* **Work order**: Which lines run from the one containing "common name: domestic cow" to the end of the entries below? Reproduce them exactly, both ends included.

(Data extracts Opens)

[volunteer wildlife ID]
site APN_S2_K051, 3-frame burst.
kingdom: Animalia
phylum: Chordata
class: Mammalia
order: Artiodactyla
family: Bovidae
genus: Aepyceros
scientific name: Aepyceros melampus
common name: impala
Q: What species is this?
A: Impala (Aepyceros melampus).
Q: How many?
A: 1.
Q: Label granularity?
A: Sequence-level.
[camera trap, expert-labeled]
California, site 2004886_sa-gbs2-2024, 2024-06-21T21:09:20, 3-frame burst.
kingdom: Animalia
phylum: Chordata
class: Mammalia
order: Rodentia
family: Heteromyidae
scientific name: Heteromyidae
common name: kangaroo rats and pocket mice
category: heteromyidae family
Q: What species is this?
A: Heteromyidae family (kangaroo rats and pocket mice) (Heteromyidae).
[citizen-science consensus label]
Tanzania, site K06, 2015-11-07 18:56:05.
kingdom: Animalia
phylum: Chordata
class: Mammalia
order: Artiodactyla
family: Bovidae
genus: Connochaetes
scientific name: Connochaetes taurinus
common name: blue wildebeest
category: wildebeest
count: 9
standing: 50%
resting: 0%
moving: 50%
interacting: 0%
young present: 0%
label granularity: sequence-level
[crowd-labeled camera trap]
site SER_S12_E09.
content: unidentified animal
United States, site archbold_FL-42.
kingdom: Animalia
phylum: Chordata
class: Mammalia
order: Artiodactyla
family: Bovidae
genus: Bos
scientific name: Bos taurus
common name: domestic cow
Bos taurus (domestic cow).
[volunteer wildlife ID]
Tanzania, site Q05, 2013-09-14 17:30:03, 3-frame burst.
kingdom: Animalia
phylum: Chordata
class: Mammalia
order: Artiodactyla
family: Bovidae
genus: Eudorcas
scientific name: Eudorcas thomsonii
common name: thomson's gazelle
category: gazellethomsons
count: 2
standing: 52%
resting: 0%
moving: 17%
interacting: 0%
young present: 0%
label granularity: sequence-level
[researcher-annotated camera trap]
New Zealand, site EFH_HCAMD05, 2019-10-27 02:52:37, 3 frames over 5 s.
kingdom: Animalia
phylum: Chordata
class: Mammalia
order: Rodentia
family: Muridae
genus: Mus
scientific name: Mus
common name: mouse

(Data extracts Closes)

* **Answer space**:
common name: domestic cow
Bos taurus (domestic cow).
[volunteer wildlife ID]
Tanzania, site Q05, 2013-09-14 17:30:03, 3-frame burst.
kingdom: Animalia
phylum: Chordata
class: Mammalia
order: Artiodactyla
family: Bovidae
genus: Eudorcas
scientific name: Eudorcas thomsonii
common name: thomson's gazelle
category: gazellethomsons
count: 2
standing: 52%
resting: 0%
moving: 17%
interacting: 0%
young present: 0%
label granularity: sequence-level
[researcher-annotated camera trap]
New Zealand, site EFH_HCAMD05, 2019-10-27 02:52:37, 3 frames over 5 s.
kingdom: Animalia
phylum: Chordata
class: Mammalia
order: Rodentia
family: Muridae
genus: Mus
scientific name: Mus
common name: mouse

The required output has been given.